BEGIN Data records
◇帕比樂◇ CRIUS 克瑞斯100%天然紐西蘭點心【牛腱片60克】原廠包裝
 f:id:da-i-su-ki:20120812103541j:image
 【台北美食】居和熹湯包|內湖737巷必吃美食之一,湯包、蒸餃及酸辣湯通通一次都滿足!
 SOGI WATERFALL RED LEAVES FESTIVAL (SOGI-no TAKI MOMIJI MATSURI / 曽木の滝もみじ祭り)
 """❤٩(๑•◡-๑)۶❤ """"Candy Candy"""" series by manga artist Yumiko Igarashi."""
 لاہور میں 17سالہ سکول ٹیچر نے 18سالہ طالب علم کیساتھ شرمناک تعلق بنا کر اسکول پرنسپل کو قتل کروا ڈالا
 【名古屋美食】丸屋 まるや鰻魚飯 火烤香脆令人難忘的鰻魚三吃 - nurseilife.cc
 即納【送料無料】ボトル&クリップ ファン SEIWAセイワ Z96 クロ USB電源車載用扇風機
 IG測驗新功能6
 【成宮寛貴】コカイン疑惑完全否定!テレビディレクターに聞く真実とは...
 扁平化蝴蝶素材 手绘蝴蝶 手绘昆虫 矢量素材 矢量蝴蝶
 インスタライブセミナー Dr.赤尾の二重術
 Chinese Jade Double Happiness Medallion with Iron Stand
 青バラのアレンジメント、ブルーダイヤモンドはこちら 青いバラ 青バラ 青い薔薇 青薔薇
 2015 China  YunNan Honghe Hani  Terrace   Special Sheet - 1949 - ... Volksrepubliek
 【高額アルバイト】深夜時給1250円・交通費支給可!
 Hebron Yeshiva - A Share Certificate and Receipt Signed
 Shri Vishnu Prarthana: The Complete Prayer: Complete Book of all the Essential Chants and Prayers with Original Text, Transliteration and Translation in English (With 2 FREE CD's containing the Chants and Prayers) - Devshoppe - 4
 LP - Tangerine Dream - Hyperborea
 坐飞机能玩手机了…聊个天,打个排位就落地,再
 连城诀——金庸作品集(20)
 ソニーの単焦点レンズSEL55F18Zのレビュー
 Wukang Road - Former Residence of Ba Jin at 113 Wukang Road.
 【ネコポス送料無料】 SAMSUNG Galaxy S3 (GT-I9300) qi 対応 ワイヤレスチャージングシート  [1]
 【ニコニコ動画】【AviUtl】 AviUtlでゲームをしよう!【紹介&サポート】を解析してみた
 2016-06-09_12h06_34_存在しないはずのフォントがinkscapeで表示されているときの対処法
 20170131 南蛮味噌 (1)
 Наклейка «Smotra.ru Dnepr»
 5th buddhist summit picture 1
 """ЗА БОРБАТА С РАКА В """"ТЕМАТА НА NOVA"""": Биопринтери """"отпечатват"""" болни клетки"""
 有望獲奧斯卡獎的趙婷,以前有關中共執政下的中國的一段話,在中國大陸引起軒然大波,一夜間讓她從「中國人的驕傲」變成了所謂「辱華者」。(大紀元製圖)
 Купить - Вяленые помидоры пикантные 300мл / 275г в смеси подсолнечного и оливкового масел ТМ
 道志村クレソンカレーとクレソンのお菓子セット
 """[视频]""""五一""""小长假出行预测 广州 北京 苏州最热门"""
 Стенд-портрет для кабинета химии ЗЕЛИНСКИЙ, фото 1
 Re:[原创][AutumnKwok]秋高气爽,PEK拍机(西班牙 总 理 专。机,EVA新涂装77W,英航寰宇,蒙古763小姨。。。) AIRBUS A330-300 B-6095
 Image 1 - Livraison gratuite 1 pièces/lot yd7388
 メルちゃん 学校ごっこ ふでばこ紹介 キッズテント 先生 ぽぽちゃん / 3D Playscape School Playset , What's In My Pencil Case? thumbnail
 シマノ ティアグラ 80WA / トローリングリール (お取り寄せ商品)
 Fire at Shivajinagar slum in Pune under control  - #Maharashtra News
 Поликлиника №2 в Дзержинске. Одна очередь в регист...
END Data records
__Action item__.
Please find every line in the records that contains the word "with", and copy it out.

__Result below__.
 Chinese Jade Double Happiness Medallion with Iron Stand
 Shri Vishnu Prarthana: The Complete Prayer: Complete Book of all the Essential Chants and Prayers with Original Text, Transliteration and Translation in English (With 2 FREE CD's containing the Chants and Prayers) - Devshoppe - 4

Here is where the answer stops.